INSTRUCTION:
Write out, word for word, the stretch of the Opara page below from "git clone https://github.com/OparaSys/Opara.git" through "interface GraphCapturer.capturer(inputs, model)".

SOURCE DOCUMENT:
..............................
Opara is a lightweight and resource-aware DNN Operator parallel scheduling framework to accelerate the execution of DNN inference on GPUs. Specifically, Opara first employs CUDA Graph and CUDA Streams to automatically parallelize the execution of multiple DNN operators. It further leverages the resource requirements of DNN operators to judiciously adjust the operator launch order on GPUs to expedite DNN inference.
Opara comprises four components including Model Profiler, Operator Launcher, Stream Allocator, and Graph Capturer. As illustrated in the subsequent figure, Opara takes DNN models and input tensors (i.e., inference data) from users. According to the operator dependencies in the DAG of DNN models, the Stream Allocator first employs a stream allocation algorithm to determine which stream the operators should be allocated to. The Model Profiler then gathers the resource requirements of each operator during the model profiling process. With such resource requirements of operators, the Operator Launcher further employs a resource-aware operator launch algorithm to optimize the operator launch order on GPUs. Finally, the Graph Capturer generates a parallelized CUDA Graph by combining the stream allocation plan and operator launch order, thereby enabling efficient DNN inference on GPUs.
git clone https://github.com/OparaSys/Opara.git
cd Opara
pip install -r requirements.txt
The subsequent code snippet illustrates the utilization of Opara to expedite model inference. It requires the provision of your model and the corresponding input tensors. Then you can utilize the interface GraphCapturer.capturer(inputs, model)
, which returns a callable. Finally, feed the callable with input tensors that serves as a parameter to yield the inference outcome.
import torch
import torchvision
from Opara import GraphCapturer
model = torchvision.models.googlenet().eval()
model = model.to(device="cuda:0")
x = torch.randint(low=0, high=256, size=(1, 3, 224, 224), dtype=torch.float32).to(device="cuda:0")
inputs = (x,)
# Submit DNN model and input tensors as two parameters to instantiate a model execution with parallel operator execution.
Opara = GraphCapturer.capturer(inputs, model)
output = Opara(*inputs)
..............................
DATA SHOWN:
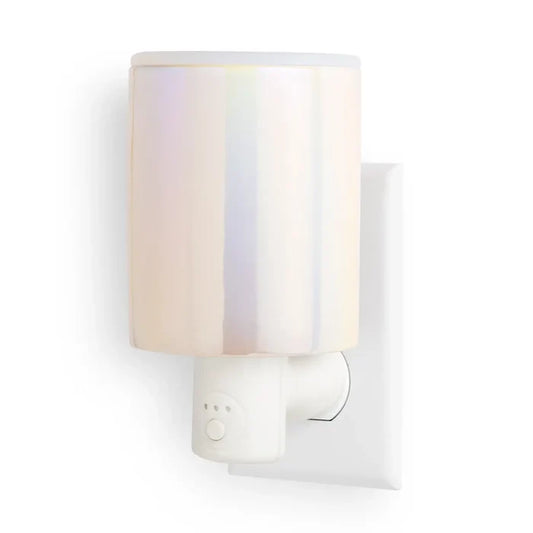 timer outlet wax warmer for wax melts - opalescent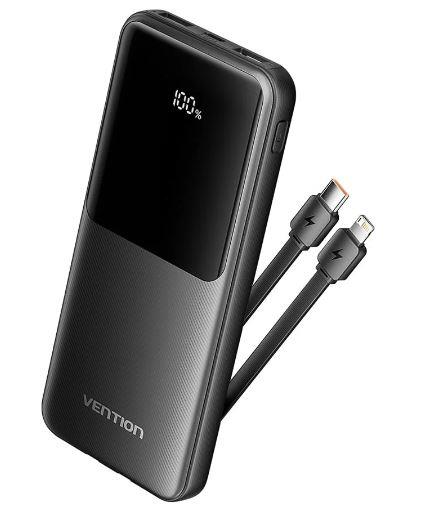 POWER BANK USB 10000MAH 22 5W BLACK FHOB0 VENTION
..............................
WRITTEN SOLUTION:
git clone https://github.com/OparaSys/Opara.git
cd Opara
pip install -r requirements.txt
The subsequent code snippet illustrates the utilization of Opara to expedite model inference. It requires the provision of your model and the corresponding input tensors. Then you can utilize the interface GraphCapturer.capturer(inputs, model)